━━━━━ Material provided

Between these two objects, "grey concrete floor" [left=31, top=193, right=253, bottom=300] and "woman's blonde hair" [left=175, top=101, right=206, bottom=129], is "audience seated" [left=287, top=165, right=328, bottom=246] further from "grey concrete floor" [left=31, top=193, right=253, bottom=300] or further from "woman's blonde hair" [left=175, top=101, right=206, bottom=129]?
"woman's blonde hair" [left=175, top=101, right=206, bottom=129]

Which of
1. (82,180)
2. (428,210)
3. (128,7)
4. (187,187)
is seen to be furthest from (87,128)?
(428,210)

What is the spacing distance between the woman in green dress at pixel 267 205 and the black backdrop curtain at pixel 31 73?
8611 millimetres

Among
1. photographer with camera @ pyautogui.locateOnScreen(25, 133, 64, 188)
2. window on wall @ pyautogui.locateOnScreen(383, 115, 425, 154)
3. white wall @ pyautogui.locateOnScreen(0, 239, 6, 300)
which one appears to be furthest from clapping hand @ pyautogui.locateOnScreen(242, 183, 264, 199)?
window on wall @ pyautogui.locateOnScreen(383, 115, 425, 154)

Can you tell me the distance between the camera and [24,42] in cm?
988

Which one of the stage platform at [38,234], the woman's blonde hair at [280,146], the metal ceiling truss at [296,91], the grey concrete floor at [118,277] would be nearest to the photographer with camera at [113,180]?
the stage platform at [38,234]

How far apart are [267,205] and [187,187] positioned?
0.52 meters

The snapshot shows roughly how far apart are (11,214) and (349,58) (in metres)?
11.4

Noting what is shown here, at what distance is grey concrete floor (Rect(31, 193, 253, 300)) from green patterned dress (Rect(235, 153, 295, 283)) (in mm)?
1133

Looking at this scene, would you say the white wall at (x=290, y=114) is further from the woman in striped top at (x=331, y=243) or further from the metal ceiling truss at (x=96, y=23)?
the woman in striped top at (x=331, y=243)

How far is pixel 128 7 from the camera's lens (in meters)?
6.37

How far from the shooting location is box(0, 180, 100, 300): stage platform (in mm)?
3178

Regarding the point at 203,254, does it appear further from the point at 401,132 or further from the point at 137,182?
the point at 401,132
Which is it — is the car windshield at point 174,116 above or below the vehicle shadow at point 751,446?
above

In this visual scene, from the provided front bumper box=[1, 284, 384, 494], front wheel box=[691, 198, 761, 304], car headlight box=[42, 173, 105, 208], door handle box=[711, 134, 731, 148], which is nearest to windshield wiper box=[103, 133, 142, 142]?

━━━━━━━━━━

• [Task goal]:
Reproduce every one of the records above line for line, keeping each character, number, and bracket unchanged.

• [Response]:
Between these two objects, "grey concrete floor" [left=31, top=193, right=253, bottom=300] and "woman's blonde hair" [left=175, top=101, right=206, bottom=129], is "audience seated" [left=287, top=165, right=328, bottom=246] further from "grey concrete floor" [left=31, top=193, right=253, bottom=300] or further from "woman's blonde hair" [left=175, top=101, right=206, bottom=129]?
"woman's blonde hair" [left=175, top=101, right=206, bottom=129]

Which of
1. (82,180)
2. (428,210)
3. (128,7)
4. (187,187)
is seen to be furthest from (87,128)?
(428,210)

What is the spacing distance between the woman in green dress at pixel 267 205 and the black backdrop curtain at pixel 31 73?
8611 millimetres

Among
1. photographer with camera @ pyautogui.locateOnScreen(25, 133, 64, 188)
2. window on wall @ pyautogui.locateOnScreen(383, 115, 425, 154)
3. white wall @ pyautogui.locateOnScreen(0, 239, 6, 300)
which one appears to be furthest from clapping hand @ pyautogui.locateOnScreen(242, 183, 264, 199)?
window on wall @ pyautogui.locateOnScreen(383, 115, 425, 154)

Can you tell me the distance between the camera and [24,42] in cm?
988

Which one of the stage platform at [38,234], the woman's blonde hair at [280,146], the metal ceiling truss at [296,91], the grey concrete floor at [118,277] would be nearest to the photographer with camera at [113,180]?
the stage platform at [38,234]

How far apart are [267,205] and [187,187] positioned?
0.52 meters

The snapshot shows roughly how far apart are (11,214) and (349,58) (in metres)?
11.4

Noting what is shown here, at what distance is grey concrete floor (Rect(31, 193, 253, 300)) from green patterned dress (Rect(235, 153, 295, 283)) (in mm)?
1133

Looking at this scene, would you say the white wall at (x=290, y=114) is further from the woman in striped top at (x=331, y=243) or further from the metal ceiling truss at (x=96, y=23)?
the woman in striped top at (x=331, y=243)

How far is pixel 128 7 from the camera's lens (in meters)?
6.37

How far from the shooting location is box(0, 180, 100, 300): stage platform (in mm)?
3178

Regarding the point at 203,254, does it appear further from the point at 401,132 or further from the point at 137,182?
the point at 401,132
Which is it — is the car windshield at point 174,116 above or below the vehicle shadow at point 751,446?
above

In this visual scene, from the provided front bumper box=[1, 284, 384, 494], front wheel box=[691, 198, 761, 304], car headlight box=[42, 173, 105, 208], door handle box=[711, 134, 731, 148], which is nearest to windshield wiper box=[103, 133, 142, 142]?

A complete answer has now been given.